Moving on, Zakaria also refers to demographics as America’s “secret weapon,” at least vis-à-vis Europe and East Asia:

All in all, Europe presents the best short-term challenge to the United States in the economic realm.

But Europe has one crucial disadvantage. Or, to put more accurately, the United States has one crucial advantage over Europe and most of the developed world. The United States is demographically vibrant. Nicholas Eberstadt, a scholar at the American Enterprise Institute, estimates that the U.S. population will increase by 65 million by 2030, while Europe’s will remain “virtually stagnant.” Europe, Eberstadt notes, “will by that time have twice as many seniors as older than 65 than children under 15, with drastic implications for future aging. (Fewer children now means fewer workers later.) In the United States, by contrast, children will continue to outnumber the elderly…. Some of these demographic problems could be ameliorated if older Europeans chose to work more, but so far they do not, and trends like these rarely reverse.”

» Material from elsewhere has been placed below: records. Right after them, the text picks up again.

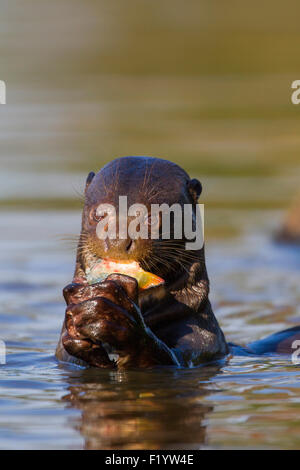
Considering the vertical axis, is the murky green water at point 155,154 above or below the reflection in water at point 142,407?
above

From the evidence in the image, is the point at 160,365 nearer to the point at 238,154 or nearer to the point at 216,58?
the point at 238,154

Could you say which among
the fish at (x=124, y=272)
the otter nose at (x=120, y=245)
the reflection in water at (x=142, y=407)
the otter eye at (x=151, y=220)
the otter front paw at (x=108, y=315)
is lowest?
the reflection in water at (x=142, y=407)

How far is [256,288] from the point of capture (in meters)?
10.3

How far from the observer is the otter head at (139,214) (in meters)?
5.80

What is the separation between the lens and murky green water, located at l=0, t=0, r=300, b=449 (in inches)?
210

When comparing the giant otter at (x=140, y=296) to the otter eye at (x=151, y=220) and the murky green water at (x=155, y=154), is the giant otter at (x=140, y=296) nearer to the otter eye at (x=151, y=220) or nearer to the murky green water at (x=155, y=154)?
the otter eye at (x=151, y=220)

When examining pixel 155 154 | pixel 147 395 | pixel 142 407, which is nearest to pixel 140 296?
pixel 147 395

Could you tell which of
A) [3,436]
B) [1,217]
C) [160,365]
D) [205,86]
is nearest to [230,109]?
[205,86]

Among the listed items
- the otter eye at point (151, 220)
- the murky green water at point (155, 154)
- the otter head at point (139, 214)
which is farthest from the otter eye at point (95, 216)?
the murky green water at point (155, 154)

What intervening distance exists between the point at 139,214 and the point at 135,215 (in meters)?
0.04

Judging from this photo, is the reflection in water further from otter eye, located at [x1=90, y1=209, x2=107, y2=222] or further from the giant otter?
otter eye, located at [x1=90, y1=209, x2=107, y2=222]

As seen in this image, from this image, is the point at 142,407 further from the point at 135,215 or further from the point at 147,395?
the point at 135,215

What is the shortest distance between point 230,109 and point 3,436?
50.3ft

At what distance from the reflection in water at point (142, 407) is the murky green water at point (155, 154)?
Result: 0.01m
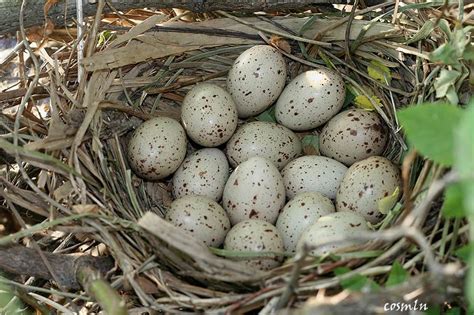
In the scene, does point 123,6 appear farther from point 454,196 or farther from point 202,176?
point 454,196

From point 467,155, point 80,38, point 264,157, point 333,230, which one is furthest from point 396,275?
point 80,38

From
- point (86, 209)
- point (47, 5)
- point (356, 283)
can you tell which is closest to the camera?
point (356, 283)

This goes to show that, with demographics, it’s all relative. The United States does indeed have a better long-term demographic prognosis than Europe or East Asia. But that doesn’t mean that the prognosis is good. “Less bad” doesn’t mean good.

Furthermore, Zakaria falls into the same trap as most economists that have approached this issue. He focuses on demographics as it applies to workers. The Sizemore Investment Letter focuses instead on the demographic characteristics of consumers. As Japan has proven for nearly two decades, a country can still produce with an aging workforce, but it ceases to consume at the same pace. And in an economy dominated by consumer spending, this is a problem.

The Post-American World is full of other interesting points that deserve more space than we can offer here. We highly recommend this book for your summer reading.